Les axes de ce partenariat
sont, entre autres, la promotion de l’entreprenariat en milieu universitaire, réalisation
et capitalisation d’études d’identification des métiers porteurs et
organisations d’événements promotionnels. S’y ajoutent la mise en place dans
les universités, grandes écoles et instituts, des cellules de suivi et
d’insertion des diplômés et de la mise en place de cellules d’incubation et de
coaching des jeunes étudiants entrepreneurs.
Quant aux objectifs spécifiques
du partenariat entre le ministère de l’Entreprenariat nationale et celui de la
Promotion de la Femme, ils portent
notamment sur la promotion de l’entreprenariat féminin.
Les activités de cette
collaboration consisteront à appuyer et co-organiser la participation de 100
entreprises et autant de femmes entrepreneures aux événements commerciaux et
promotionnels et la formation de 1.000 Femmes sur le e-commerce (vente en ligne) et à l’utilisation des
outils digitaux. Il s’agira également d’appuyer 7.000 femmes défavorisées en
leur fournissant les moyens de réaliser des activités génératrices de revenu
(AGR) et la formation et l’équipement de
50.000 femmes rurales en transformation et conservation des produits
locaux.
Selon le ministre de
l’Enseignement supérieur et de la Recherche scientifique, cette convention
vient d’une analyse commune sur la consistance de nos diplômes d’enseignement
supérieur et leur capacité à ouvrir les portes du monde productif. Pour lui,
elle dégage trois urgences à prendre en charge. Il s’agit de l’impréparation de
nos jeunes diplômés à intégrer le monde de l’emploi, le manque de densité
structurelle de notre économie face aux exigences du nouveau monde du travail
et la faible viabilité des entreprises créées par nos jeunes.
Pour sa part, Mme Wadidie
Founè Coulibaly a donné l’engagement que les parties ne ménageront aucun effort
pour la bonne exécution de cette convention qui s’inscrit en droite ligne de la
vision du président de la Transition, le colonel Assimi Goïta.

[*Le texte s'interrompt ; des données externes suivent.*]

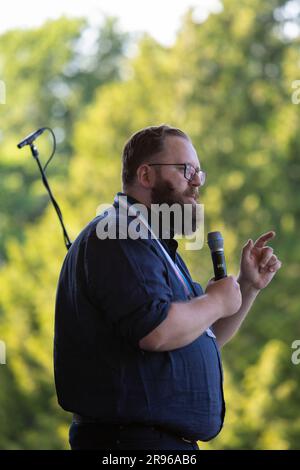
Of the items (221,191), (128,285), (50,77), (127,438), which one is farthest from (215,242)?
(50,77)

De son côté, le ministère de
l’Entreprenariat national, de l’ Emploi et de la Formation professionnelle a
indiqué que l’esprit de cette démarche est d’arriver à accroître les opportunités
d’emplois par les relations de travail entre les différents départements.
Bakary Doumbia a ajouté que l’initiative vise à atteindre au moment venu, un
grand forum d’accroissement des opportunités d’emplois.
Le ministre Bakary Doumbia a aussi annoncé que
les techniciens des différents départements vont périodiquement se réunir pour évaluer
les activités, afin d’atteindre les résultats fixés dans les plans d’actions.